BEGIN TEXT BLOCK

Plasma light P-1 of the first plasma light source apparatus 100-1 may be reflected by a second dichroic mirror 170-1 to the light-combining optical device 220, and plasma light P-2 of the second plasma light source apparatus 100-2 may be reflected by a second dichroic mirror 170-2 to the light-combining optical device 200. When the plasma light source apparatus 100f of FIG. 6B is used as each of the first plasma light source apparatus 100-1 and the second plasma light source apparatus 100-2, general mirrors (e.g. mirrors that are not dichroic), instead of the second dichroic mirrors 170-1 and 170-2, may be used.

The light-combining optical device 200 may be an optical device for combining the plasma lights P-1 and P-2 respectively output from the first and second plasma light source apparatuses 100-1 and 100-2. The light-combining device 200 may output one combined plasma light Pt. The light-combining optical device 200 may be at least one of, for example, a rod lens having an inclined surface, a dichroic mirror, and a beam splitter. However, the light-combining optical device 200 is not limited thereto. For example, any optical device for combining light may be used as the light-combining optical device 200.

The light source system 1000 according to exemplary embodiments of the present invention may include three or more plasma light source apparatuses. In this case, the light-combining optical device 200 may combine plasma light from three or more independent sources. Also, the light-combining optical device 200 may not only combine plasma light having the same wavelength but may also combine plasma light having different wavelengths. A structure of the light-combining optical device 200 and a process performed by the light-combining optical device 200 to combine plasma light from at least two independent sources will be explained below in detail with reference to FIGS. 13A through 15.

Since the light source system may combine plasma light output from two or more plasma light source apparatuses by using the light-combining optical device 200 and may collect and output one combined plasma light to a target optical system such as a rod lens or a homogenizer, plasma light having high power and high brightness may be provided.

FIGS. 13A and 13B are conceptual views illustrating a process of plasma light from two independent sources in accordance with exemplary embodiments of the present invention. FIG. 13A is a perspective view of the light-combining optical device 200 that is a rod lens. FIG. 13B is a plan view of the light-combining optical device 200 illustrated in FIG. 13A.

Referring to FIGS. 13A and 13B, the light-combining optical device 200 may be a rod lens including two inclined surfaces S1 and S2. The rod lens may have, for example, a quadrangular pillar shape that is longer in a first direction than in a second direction that is perpendicular to the first direction. First and second plasma lights P-1 and P-2, may be incident on the two inclined surfaces S1 and S2, respectively, and may be combined with each other. For example, the first plasma light P-1 may be incident on the first inclined surface S1, may be reflected by the first inclined surface S1, and may travel in the first direction. The second plasma light P-2 may be incident on the second inclined surface S2, may be reflected by the second inclined surface S2, and may travel in the first direction. Accordingly, the first plasma light P-1 and the second plasma light P-2 may be combined with each other into one combined plasma light Pt. Also, an intensity of the combined plasma light Pt may be high enough to correspond to a sum of the intensity of the first plasma light P-1 and the intensity of the second plasma light P-2.

FIGS. 14A and 14B are conceptual views illustrating a process of combining plasma light from three independent sources.

END TEXT BLOCK
BEGIN SUPPLIED DATA

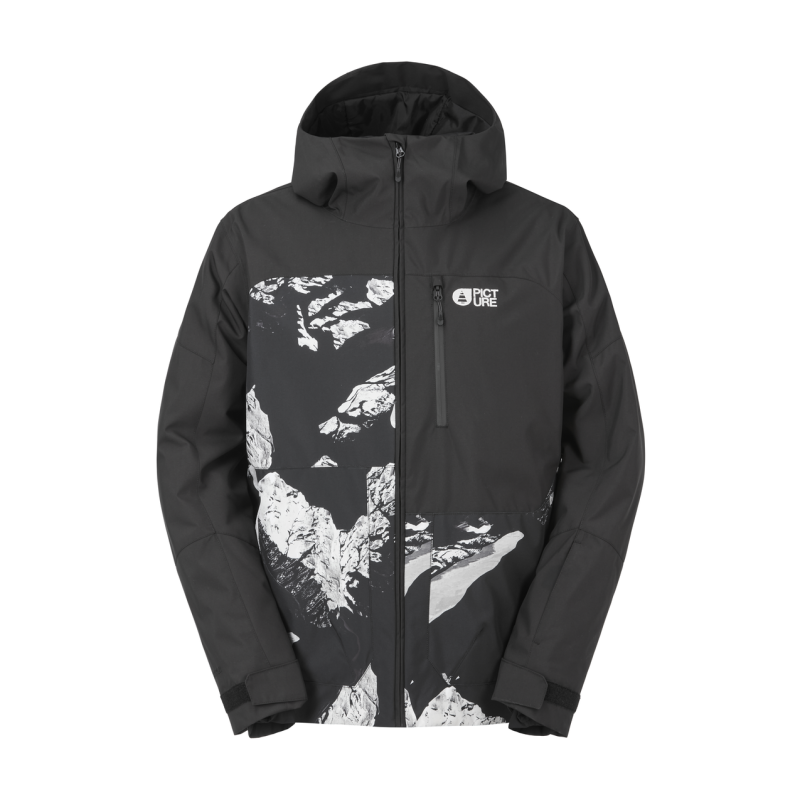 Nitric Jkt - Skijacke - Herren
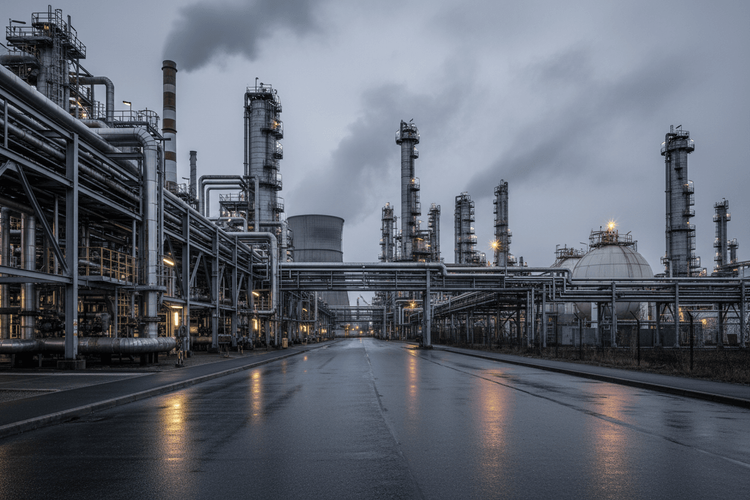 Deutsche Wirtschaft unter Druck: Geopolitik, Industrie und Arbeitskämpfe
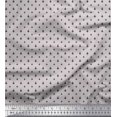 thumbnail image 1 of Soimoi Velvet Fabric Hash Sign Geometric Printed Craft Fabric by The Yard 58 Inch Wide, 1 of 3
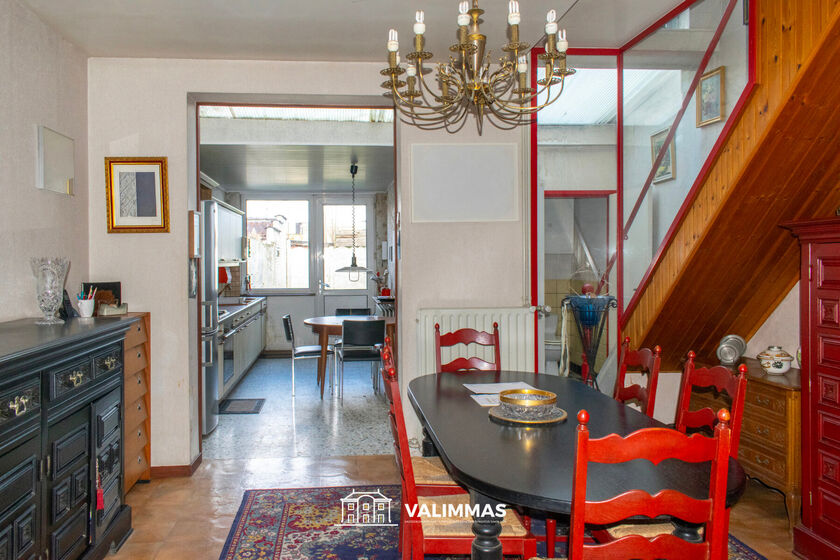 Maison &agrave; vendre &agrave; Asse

END SUPPLIED DATA

* **TASK 1**: In the passage on combining plasma light, translate this sentence into Spanish: "The rod lens may have, for example, a quadrangular pillar shape that is longer in a first direction than in a second direction that is perpendicular to the first direction."
* **TASK 2**: Continue the passage on combining plasma light, picking up after its final sentence.

* **FINAL ANSWER 1**: La lente de varilla puede tener, por ejemplo, una forma de pilar cuadrangular que es más larga en una primera dirección que en una segunda dirección que es perpendicular a la primera dirección.

* **FINAL ANSWER 2**:
Referring to FIG. 14A, a light-combining optical device 200a may be a rod lens including three inclined surfaces, for example, first through third inclined surfaces S1, S2, and S3. The rod lens may have a triangular prism shape that is longer in a first direction than a second direction that is perpendicular to the first direction. The first through third inclined surfaces S1, S2, and S3 may be, for example, three side surfaces of the triangular pyramid shape, and plasma light may be incident on the first through third inclined surfaces S1, S2, and S3 and may thereafter be combined with one another. For example, first plasma light P-1 may be incident on the first inclined surface S1, may be reflected by the first inclined surface S1, and may travel in the first direction. Second plasma light P-2 may be incident on the second inclined surface S2, may be reflected by the second inclined surface S2, and may travel in the first direction. Third plasma light P-3 may be incident on the third inclined surface S3, may be reflected by the third inclined surface S3, and may travel in the first direction. The first plasma light P-1, the second plasma light P-2, and the third plasma light P-3 may be combined with one another to form one combined plasma light Pt.

Referring to FIG. 14B, a light-combining optical device 200b may be a rod lens including two inclined surfaces, for example, first and second inclined surfaces S1 and S3, and one horizontal surface S2. The rod lens may have a quadrangular pillar shape that is longest in a first direction, like the light-combining optical device 200 of FIG. 12A. Plasma light from three independent sources, for example, first through third plasma lights P-1, P-2, and P-3, may be incident on the first and second inclined surfaces S1 and S3 and the horizontal surface S2 and may be thereafter combined with one another. For example, the first plasma light P-1 may be incident on the first inclined surface S1, may be reflected by the first inclined surface S1, and may travel in the first direction. The second plasma light P-2 may be incident on the horizontal surface S2 and may travel in the first direction. The third plasma light P-3 may be incident on the second inclined surface S3, may be reflected by the second inclined surface S3, and may travel in the first direction. The first plasma light P-1, the second plasma light P-2, and the third plasma light P-3 may be combined with one another into one combined plasma light Pt.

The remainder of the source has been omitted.